Il avançait dans ce couloir sombre. Sombre et froid. Comme si la Mort en personne y avait élu domicile. Au fait, pourquoi était-il ici ? Ah oui, une banale histoire. Enfin... banale pour un film d'horreur. Adepte de petites histoires effrayantes, il s'était inscrit sur un forum quelques jours plus tôt. Un forum pas très actif en fait. Il commençait à se demander pourquoi il s'y était inscrit, quand il a reçu un MP. MP qui, apparemment, était destiné à plusieurs personnes. Des personnes amateurs de ces histoires, puisque c'en était le sujet. Un individu, anonyme bien sûr, expliquait qu'il faisait parti de ce même forum, et qu'il était sur la piste d'une légende urbaine, qui avait toutes les chances d'être vraie. Idiot comme il était, il a, à la vu de ce message, bêtement suivi les coordonnées, se disant qu'il y aurait d'autres personnes comme lui, et qu'il n'avait rien à craindre.

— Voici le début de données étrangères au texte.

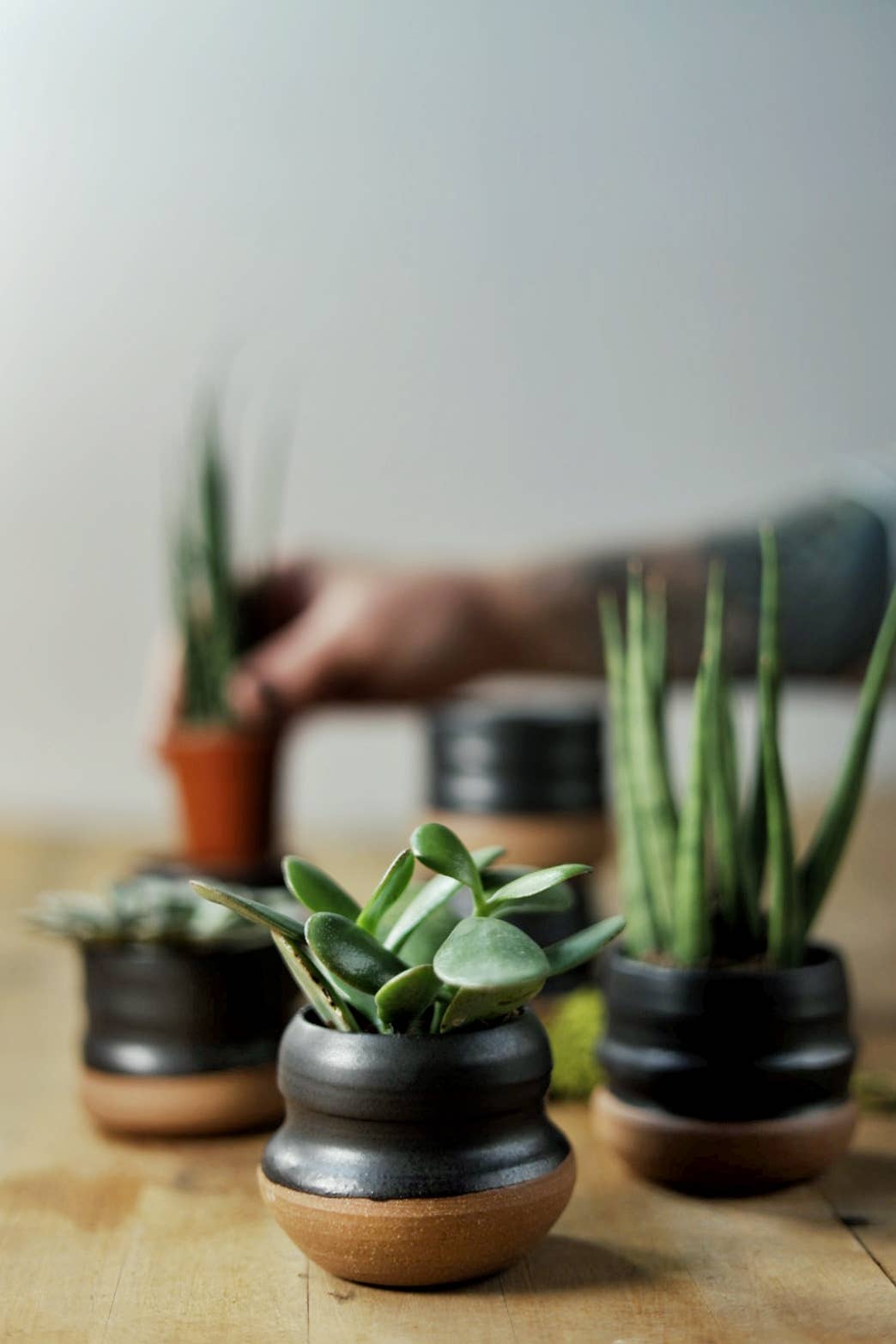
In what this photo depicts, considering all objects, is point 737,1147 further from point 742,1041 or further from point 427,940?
point 427,940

Pauvre être. Si futile, et pourtant si amusant. Quoi qu'il en soit, il était arrivé devant ce grand hangar, qui se trouvait au centre de la ville. Encore une fois, bien sûr, il faisait nuit. N'ai-je pas dit que c'était une histoire banale de film d'horreur ? Il avait pénétré ce hangar, et était tombé dans ce couloir. Le froid était pratiquement insupportable. Ceci mélangé à l'excitation et à la peur, il tremblait. Comme une petite feuille. Une odeur le rebuta. "Que peuvent bien faire les autres bordel ? Je me suis fait avoir comme un pigeon !". Question normale, mais réaction un peu tardive.

Il s'apprêtait à faire marche arrière, mais un son l'en empêcha. Un son de pas. De pas lourds. Tellement lourds, que les pieds trainaient sur le sol. Cette fois il avait vraiment peur. L'histoire prenait une mauvaise tournure. Il accéléra le pas jusqu'à la porte. Porte fermée. "Merde". Malgré ses coups, elle ne cédait pas. Il décida d'aller voir. Sûrement une blague des autres. Une porte sur sa gauche. Sans doute la seule, alors que de dehors, il avait clairement vu qu'il y avait une autre partie sur la droite. Enfin bon. Cette porte était là, ça, il en était sûr. Il avait à peine effleuré la poignée, que la porte s'était entre-ouverte. Sûrement bien huilée. Trop bien huilée même.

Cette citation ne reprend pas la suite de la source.